Il ragionamento della giurisdizione — analizzato
La Corte di cassazione si basa sulla libertà contrattuale (articolo 1103 del Codice civile, che dispone che i contratti legalmente formati hanno forza di legge tra le parti). Ricorda che le parti possono liberamente definire le regole di fissazione del canone di rinnovo. Qui, hanno scelto di legare il canone minimo garantito al valore locativo, nozione giuridica ben definita all'articolo L. 145-33 del Codice del commercio.
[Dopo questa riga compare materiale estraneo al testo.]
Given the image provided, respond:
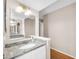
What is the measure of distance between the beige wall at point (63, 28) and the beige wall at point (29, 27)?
1070mm

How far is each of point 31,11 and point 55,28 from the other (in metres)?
1.29

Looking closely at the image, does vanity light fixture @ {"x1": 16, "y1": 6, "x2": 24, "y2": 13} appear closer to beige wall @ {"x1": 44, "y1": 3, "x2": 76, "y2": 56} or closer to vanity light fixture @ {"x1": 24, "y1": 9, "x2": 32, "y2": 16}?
vanity light fixture @ {"x1": 24, "y1": 9, "x2": 32, "y2": 16}

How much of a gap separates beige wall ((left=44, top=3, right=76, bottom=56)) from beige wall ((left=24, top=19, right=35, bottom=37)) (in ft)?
3.51

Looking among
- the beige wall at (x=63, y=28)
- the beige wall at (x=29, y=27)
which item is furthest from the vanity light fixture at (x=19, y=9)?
the beige wall at (x=63, y=28)

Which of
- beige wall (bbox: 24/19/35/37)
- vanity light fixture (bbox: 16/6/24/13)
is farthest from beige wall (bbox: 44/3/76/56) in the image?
vanity light fixture (bbox: 16/6/24/13)

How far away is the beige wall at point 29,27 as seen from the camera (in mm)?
2334

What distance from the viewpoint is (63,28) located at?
289cm

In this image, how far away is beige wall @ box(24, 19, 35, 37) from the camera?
233 centimetres

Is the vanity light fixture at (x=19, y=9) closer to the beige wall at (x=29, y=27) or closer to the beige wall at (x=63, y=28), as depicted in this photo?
the beige wall at (x=29, y=27)

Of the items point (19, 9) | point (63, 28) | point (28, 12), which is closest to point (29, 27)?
point (28, 12)

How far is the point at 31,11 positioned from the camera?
2588mm

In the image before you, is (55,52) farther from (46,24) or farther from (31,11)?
(31,11)

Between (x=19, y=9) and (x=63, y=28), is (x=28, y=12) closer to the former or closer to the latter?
(x=19, y=9)

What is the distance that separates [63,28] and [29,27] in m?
1.29
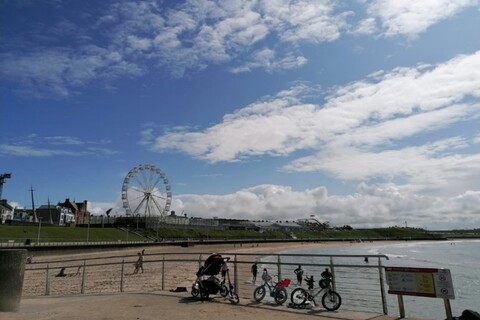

In altre parole, il valore locativo, nell'ambito di una locazione commerciale, non è un soffitto assoluto. L'articolo L. 145-33 elenca elementi di valutazione (caratteristiche del locale, destinazione, obblighi rispettivi delle parti, ecc.) ma non fissa un limite massimo. In realtà, il valore locativo è una stima del canone che il mercato permetterebbe di ottenere. In una locazione a canone variabile con minimo garantito, il giudice può quindi, al momento del rinnovo, rivalutare questo minimo in funzione dell'evoluzione del mercato.
Ma attenzione: non è automatico. La Corte precisa che ciò è possibile solo se il contratto «lo prevede». Nel caso di specie, la clausola diceva che il canone minimo garantito è «equivalente al valore locativo». Per la Corte, questa menzione è sufficiente a dimostrare la volontà delle parti di far evolvere questo minimo con il valore locativo. In altre parole, se il contratto avesse semplicemente fissato un importo in euro senza riferimento al valore locativo, il giudice non avrebbe potuto modificarlo.
Così, la decisione conferma che il giudice dei canoni commerciali ha il compito di fissare il pavimento del canone al valore locativo, il quale può essere considerato solo come un soffitto del canone. È una sfumatura importante: in una locazione a canone variabile, il canone effettivo può superare il valore locativo se il fatturato lo consente, ma il minimo garantito non può essere inferiore al valore locativo. In caso di rinnovo, il giudice può adeguare questo minimo al valore locativo attuale, a condizione che il contratto lo preveda.